**DO THIS**
Turn all of the entries below into a numbered list with one line per item, dropping the blank lines.

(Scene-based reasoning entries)
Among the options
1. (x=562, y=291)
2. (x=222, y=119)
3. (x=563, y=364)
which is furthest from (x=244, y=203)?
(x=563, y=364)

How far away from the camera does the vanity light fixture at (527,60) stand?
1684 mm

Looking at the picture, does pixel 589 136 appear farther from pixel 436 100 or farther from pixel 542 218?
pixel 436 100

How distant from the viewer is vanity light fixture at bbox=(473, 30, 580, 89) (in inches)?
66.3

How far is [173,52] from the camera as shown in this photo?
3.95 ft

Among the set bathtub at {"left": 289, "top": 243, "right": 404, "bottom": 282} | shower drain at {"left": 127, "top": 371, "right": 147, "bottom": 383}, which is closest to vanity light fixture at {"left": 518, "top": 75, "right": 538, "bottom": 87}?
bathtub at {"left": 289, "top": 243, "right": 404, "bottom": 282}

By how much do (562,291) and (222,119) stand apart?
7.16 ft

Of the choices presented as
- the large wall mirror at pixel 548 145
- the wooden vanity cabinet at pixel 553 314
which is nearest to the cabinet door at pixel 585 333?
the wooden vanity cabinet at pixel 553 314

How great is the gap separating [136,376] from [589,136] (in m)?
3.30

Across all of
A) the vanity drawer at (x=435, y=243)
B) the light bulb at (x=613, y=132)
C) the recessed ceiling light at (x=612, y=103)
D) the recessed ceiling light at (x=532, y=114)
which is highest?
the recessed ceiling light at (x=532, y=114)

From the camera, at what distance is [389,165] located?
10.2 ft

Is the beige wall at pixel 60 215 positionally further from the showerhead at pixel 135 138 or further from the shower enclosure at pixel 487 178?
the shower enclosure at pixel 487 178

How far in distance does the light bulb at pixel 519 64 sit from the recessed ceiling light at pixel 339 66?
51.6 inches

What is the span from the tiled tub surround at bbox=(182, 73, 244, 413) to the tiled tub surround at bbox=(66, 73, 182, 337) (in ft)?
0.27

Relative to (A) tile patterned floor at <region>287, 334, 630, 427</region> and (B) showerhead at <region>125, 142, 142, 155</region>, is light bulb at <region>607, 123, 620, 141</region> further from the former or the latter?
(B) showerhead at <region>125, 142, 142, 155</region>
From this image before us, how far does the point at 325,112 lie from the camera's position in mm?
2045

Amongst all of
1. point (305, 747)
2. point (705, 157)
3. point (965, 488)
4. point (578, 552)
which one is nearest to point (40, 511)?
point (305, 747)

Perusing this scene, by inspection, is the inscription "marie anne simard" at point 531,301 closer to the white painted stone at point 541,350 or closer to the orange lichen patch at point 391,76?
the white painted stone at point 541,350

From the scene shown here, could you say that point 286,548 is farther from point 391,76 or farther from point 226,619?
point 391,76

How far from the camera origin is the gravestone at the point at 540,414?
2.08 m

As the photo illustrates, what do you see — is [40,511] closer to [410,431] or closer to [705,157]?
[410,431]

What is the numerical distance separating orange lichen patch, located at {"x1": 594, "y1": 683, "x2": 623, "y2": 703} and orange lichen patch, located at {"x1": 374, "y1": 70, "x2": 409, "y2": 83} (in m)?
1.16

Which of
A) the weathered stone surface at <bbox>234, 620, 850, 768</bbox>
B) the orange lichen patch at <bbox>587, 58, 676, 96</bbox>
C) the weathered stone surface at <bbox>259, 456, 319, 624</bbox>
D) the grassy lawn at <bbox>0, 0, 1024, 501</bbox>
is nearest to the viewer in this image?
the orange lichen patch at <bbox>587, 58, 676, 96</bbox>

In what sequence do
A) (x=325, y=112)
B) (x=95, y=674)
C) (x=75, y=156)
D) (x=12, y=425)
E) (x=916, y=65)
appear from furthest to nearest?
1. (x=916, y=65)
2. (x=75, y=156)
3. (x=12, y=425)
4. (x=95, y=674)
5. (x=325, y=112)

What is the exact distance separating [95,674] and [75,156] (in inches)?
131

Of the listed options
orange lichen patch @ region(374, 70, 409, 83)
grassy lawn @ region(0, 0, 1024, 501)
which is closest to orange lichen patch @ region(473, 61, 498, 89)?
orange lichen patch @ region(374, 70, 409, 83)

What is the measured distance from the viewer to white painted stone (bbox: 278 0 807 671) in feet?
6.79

**RESULT**
1. Among the options
2. 1. (x=562, y=291)
3. 2. (x=222, y=119)
4. 3. (x=563, y=364)
5. which is furthest from (x=244, y=203)?
6. (x=563, y=364)
7. How far away from the camera does the vanity light fixture at (527,60) stand?
8. 1684 mm
9. Looking at the picture, does pixel 589 136 appear farther from pixel 436 100 or farther from pixel 542 218?
10. pixel 436 100
11. How distant from the viewer is vanity light fixture at bbox=(473, 30, 580, 89) (in inches)?
12. 66.3
13. How far is [173,52] from the camera as shown in this photo?
14. 3.95 ft
15. Among the set bathtub at {"left": 289, "top": 243, "right": 404, "bottom": 282} | shower drain at {"left": 127, "top": 371, "right": 147, "bottom": 383}, which is closest to vanity light fixture at {"left": 518, "top": 75, "right": 538, "bottom": 87}?
16. bathtub at {"left": 289, "top": 243, "right": 404, "bottom": 282}
17. By how much do (562,291) and (222,119) stand apart?
18. 7.16 ft
19. Of the choices presented as
20. - the large wall mirror at pixel 548 145
21. - the wooden vanity cabinet at pixel 553 314
22. which is nearest to the cabinet door at pixel 585 333?
23. the wooden vanity cabinet at pixel 553 314
24. How great is the gap separating [136,376] from [589,136] (in m)?
25. 3.30
26. Across all of
27. A) the vanity drawer at (x=435, y=243)
28. B) the light bulb at (x=613, y=132)
29. C) the recessed ceiling light at (x=612, y=103)
30. D) the recessed ceiling light at (x=532, y=114)
31. which is highest?
32. the recessed ceiling light at (x=532, y=114)
33. From the camera, at what distance is [389,165] located?
34. 10.2 ft
35. Is the beige wall at pixel 60 215 positionally further from the showerhead at pixel 135 138 or further from the shower enclosure at pixel 487 178?
36. the shower enclosure at pixel 487 178
37. How far in distance does the light bulb at pixel 519 64 sit from the recessed ceiling light at pixel 339 66?
38. 51.6 inches
39. What is the span from the tiled tub surround at bbox=(182, 73, 244, 413) to the tiled tub surround at bbox=(66, 73, 182, 337) (in ft)?
40. 0.27
41. Relative to (A) tile patterned floor at <region>287, 334, 630, 427</region> and (B) showerhead at <region>125, 142, 142, 155</region>, is light bulb at <region>607, 123, 620, 141</region> further from the former or the latter?
42. (B) showerhead at <region>125, 142, 142, 155</region>
43. From this image before us, how far does the point at 325,112 lie from the camera's position in mm?
44. 2045
45. Amongst all of
46. 1. point (305, 747)
47. 2. point (705, 157)
48. 3. point (965, 488)
49. 4. point (578, 552)
50. which one is nearest to point (40, 511)?
51. point (305, 747)
52. Perusing this scene, by inspection, is the inscription "marie anne simard" at point 531,301 closer to the white painted stone at point 541,350 or closer to the orange lichen patch at point 391,76?
53. the white painted stone at point 541,350
54. From the scene shown here, could you say that point 286,548 is farther from point 391,76 or farther from point 226,619?
55. point 391,76
56. How far from the camera origin is the gravestone at the point at 540,414?
57. 2.08 m
58. As the photo illustrates, what do you see — is [40,511] closer to [410,431] or closer to [705,157]?
59. [410,431]
60. What is the numerical distance separating orange lichen patch, located at {"x1": 594, "y1": 683, "x2": 623, "y2": 703} and orange lichen patch, located at {"x1": 374, "y1": 70, "x2": 409, "y2": 83} (in m)?
61. 1.16
62. Which of
63. A) the weathered stone surface at <bbox>234, 620, 850, 768</bbox>
64. B) the orange lichen patch at <bbox>587, 58, 676, 96</bbox>
65. C) the weathered stone surface at <bbox>259, 456, 319, 624</bbox>
66. D) the grassy lawn at <bbox>0, 0, 1024, 501</bbox>
67. is nearest to the viewer in this image?
68. the orange lichen patch at <bbox>587, 58, 676, 96</bbox>
69. In what sequence do
70. A) (x=325, y=112)
71. B) (x=95, y=674)
72. C) (x=75, y=156)
73. D) (x=12, y=425)
74. E) (x=916, y=65)
75. appear from furthest to nearest?
76. 1. (x=916, y=65)
77. 2. (x=75, y=156)
78. 3. (x=12, y=425)
79. 4. (x=95, y=674)
80. 5. (x=325, y=112)
81. What is the exact distance separating [95,674] and [75,156] (in inches)?
82. 131
83. Of the listed options
84. orange lichen patch @ region(374, 70, 409, 83)
85. grassy lawn @ region(0, 0, 1024, 501)
86. which is closest to orange lichen patch @ region(473, 61, 498, 89)?
87. orange lichen patch @ region(374, 70, 409, 83)
88. What is the measured distance from the viewer to white painted stone (bbox: 278 0 807 671) in feet?
89. 6.79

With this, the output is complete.